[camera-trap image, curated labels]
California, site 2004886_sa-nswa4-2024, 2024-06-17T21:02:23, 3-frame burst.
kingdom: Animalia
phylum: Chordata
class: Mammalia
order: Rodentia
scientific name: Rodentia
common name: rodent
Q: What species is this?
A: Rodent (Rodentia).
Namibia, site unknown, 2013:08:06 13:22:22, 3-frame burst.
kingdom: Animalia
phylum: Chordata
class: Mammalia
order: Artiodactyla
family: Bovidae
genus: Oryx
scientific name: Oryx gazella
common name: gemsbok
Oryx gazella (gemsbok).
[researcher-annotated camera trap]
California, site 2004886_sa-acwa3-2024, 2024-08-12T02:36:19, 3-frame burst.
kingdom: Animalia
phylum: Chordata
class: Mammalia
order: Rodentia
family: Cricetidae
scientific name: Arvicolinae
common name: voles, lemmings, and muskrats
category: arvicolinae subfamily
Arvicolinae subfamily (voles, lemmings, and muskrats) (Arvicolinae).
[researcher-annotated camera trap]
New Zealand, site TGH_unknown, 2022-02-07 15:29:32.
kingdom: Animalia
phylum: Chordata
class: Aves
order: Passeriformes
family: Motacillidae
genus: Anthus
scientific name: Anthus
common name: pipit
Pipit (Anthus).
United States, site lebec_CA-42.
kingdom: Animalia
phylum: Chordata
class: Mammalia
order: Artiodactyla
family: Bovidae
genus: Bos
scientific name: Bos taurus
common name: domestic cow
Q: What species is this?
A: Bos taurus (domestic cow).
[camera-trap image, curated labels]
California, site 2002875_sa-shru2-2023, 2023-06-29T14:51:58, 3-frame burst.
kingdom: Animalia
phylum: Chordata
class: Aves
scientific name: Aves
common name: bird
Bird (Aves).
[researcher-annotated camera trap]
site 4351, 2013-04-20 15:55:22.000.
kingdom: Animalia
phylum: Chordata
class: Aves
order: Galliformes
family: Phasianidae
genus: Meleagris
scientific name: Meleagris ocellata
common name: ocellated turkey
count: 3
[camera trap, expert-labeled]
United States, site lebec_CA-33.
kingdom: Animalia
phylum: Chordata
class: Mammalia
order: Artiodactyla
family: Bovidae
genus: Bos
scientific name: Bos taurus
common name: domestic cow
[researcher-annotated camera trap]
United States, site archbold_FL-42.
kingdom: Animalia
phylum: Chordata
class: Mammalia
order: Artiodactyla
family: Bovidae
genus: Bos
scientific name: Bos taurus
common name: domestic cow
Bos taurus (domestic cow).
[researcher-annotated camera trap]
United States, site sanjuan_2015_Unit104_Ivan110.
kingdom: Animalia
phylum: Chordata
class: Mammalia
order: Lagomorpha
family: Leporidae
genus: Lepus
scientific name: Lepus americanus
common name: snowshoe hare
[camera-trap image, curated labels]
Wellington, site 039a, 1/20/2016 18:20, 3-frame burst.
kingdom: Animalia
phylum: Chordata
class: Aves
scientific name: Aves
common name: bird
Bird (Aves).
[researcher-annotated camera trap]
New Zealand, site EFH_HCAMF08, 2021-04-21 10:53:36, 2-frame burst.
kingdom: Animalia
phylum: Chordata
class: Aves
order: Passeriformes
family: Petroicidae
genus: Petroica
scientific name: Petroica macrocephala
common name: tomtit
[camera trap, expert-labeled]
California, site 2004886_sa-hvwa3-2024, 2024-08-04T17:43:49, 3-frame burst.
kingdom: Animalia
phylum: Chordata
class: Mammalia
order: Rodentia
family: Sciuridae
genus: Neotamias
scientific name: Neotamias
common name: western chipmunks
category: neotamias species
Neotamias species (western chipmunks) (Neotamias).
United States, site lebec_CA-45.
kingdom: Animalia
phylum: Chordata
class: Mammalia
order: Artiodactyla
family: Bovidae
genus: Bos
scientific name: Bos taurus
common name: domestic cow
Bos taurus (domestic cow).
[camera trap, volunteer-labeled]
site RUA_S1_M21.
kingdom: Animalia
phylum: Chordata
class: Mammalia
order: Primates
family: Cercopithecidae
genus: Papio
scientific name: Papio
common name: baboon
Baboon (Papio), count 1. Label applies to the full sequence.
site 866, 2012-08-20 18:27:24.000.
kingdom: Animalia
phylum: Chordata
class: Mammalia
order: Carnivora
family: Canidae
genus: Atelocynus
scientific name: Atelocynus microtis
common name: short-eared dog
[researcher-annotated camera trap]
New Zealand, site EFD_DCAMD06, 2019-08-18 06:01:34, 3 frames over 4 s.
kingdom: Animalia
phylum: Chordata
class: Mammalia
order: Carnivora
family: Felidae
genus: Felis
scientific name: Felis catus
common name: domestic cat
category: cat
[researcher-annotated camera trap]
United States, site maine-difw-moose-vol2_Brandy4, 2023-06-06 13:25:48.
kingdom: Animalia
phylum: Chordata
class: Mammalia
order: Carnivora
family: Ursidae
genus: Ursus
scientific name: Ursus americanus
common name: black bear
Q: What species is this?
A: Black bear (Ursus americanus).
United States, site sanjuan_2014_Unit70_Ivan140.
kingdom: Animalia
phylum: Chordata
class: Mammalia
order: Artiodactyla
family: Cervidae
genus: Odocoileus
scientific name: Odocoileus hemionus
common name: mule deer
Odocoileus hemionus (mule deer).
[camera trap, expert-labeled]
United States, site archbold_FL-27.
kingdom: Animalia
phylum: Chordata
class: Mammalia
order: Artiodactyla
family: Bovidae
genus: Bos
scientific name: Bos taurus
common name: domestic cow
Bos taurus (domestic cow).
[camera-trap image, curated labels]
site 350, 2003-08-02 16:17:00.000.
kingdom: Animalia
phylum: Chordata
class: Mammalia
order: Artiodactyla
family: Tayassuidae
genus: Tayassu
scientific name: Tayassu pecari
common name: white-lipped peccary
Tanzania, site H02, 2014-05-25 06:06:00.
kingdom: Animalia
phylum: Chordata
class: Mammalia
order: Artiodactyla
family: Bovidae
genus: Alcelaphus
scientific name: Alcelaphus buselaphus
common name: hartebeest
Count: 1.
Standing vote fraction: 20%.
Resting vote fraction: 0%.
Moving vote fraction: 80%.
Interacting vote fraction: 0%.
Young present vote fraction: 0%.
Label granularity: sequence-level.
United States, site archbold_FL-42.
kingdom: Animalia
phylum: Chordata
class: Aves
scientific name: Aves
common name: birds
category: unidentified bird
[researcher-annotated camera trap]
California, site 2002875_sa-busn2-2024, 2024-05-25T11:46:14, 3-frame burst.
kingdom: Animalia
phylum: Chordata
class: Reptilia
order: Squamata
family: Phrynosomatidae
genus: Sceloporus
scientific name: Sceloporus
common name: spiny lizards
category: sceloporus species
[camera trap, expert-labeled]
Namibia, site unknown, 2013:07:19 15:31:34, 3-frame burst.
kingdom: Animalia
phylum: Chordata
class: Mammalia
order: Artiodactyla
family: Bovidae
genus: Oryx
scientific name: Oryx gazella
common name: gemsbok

--------

Show every line above where "Zealand" is found.

New Zealand, site TGH_unknown, 2022-02-07 15:29:32.
New Zealand, site EFH_HCAMF08, 2021-04-21 10:53:36, 2-frame burst.
New Zealand, site EFD_DCAMD06, 2019-08-18 06:01:34, 3 frames over 4 s.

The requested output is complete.